Measure the cultural impact of devops programs
If devops is designed to address the cultural gaps that have traditionally existed between developers and operational administrators and engineers, the question is whether this can be defined and measured with a KPI?. The answer is yes, but it requires some thinking on definitions and easy approaches to measure. Some example KPIs:
- Team happiness. IT teams that were at each other’s throats were likely to blame each other for operational issues, missing deadlines, and for poor communications. As devops aligns teams on objectives, drives automation, and reduces handoffs from one team to another, it should make everyone’s jobs easier and more pleasant. This can be measured using employee surveys and other employee-engagement metrics.
- Meeting efficiency. Organizations that aren’t aligned often require more and longer meetings to agree on priorities and resolve conflicts. Development and operational teams that become more aligned through devops should require fewer, shorter, and more punctual meetings.

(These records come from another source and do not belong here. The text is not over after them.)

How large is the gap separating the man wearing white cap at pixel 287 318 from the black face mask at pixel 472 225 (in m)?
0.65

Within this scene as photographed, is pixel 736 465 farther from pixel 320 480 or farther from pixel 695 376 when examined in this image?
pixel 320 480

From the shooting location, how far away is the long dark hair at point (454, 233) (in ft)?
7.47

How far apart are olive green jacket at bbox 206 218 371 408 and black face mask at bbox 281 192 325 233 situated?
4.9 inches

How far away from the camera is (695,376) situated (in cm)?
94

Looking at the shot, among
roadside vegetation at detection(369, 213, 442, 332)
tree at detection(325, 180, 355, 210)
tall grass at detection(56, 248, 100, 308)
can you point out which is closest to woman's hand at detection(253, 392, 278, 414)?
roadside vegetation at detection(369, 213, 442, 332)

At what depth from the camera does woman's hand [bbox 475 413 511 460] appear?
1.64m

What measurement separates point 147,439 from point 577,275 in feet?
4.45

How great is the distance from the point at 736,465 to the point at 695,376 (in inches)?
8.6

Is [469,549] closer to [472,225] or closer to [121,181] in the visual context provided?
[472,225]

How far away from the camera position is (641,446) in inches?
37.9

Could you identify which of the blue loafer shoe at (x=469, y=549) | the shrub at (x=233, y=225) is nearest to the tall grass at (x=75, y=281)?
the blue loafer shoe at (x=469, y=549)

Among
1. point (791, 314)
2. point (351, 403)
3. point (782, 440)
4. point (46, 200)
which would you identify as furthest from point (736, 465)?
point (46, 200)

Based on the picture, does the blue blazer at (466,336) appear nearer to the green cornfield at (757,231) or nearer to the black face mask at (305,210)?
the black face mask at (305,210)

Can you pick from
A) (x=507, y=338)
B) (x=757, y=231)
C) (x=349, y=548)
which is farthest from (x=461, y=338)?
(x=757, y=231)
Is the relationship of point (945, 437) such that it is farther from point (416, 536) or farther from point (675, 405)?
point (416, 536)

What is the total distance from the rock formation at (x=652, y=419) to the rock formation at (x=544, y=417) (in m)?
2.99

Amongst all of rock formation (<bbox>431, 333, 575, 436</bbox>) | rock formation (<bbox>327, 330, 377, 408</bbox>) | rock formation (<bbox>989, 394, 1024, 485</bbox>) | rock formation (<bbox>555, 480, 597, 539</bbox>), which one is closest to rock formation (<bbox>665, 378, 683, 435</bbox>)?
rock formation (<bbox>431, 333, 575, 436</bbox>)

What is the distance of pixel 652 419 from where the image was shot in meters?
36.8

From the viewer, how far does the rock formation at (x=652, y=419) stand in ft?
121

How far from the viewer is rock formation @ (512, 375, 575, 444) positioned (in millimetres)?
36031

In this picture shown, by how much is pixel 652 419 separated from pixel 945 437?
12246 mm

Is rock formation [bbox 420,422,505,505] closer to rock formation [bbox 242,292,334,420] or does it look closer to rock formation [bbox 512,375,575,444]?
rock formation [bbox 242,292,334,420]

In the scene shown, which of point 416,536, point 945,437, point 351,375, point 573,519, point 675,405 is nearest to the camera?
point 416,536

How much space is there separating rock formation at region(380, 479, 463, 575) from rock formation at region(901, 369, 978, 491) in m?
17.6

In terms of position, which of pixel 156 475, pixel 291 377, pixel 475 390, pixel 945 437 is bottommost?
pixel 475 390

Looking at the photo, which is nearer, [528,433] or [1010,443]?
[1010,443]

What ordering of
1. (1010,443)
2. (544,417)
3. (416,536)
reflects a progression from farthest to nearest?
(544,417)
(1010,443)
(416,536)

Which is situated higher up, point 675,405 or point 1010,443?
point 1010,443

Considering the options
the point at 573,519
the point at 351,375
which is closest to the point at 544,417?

- Learning KPIs. Most organizations have learning and development objectives, and devops programs are a great way to engage IT on learning new technologies and practices. Learning can best be measured by asking members of the organizations to teach others what they’ve learned though events like lunch-and-learns, demos, discussions, and hackathons. Learning KPIs can aim to capture the frequency of these learning programs and their impacts.
Pick the right devops KPIs that drive business objectives
No organization should try to implement 15 KPIs all at once. Smart organizations will select the appropriate ones that best align with medium-term goals and then will design lightweight approaches to measure them. They will weed out KPIs that are too hard to define or measure.
Like any transformational program, they will start with a small handful of metrics where they can demonstrate quick wins and then move to more challenging objectives.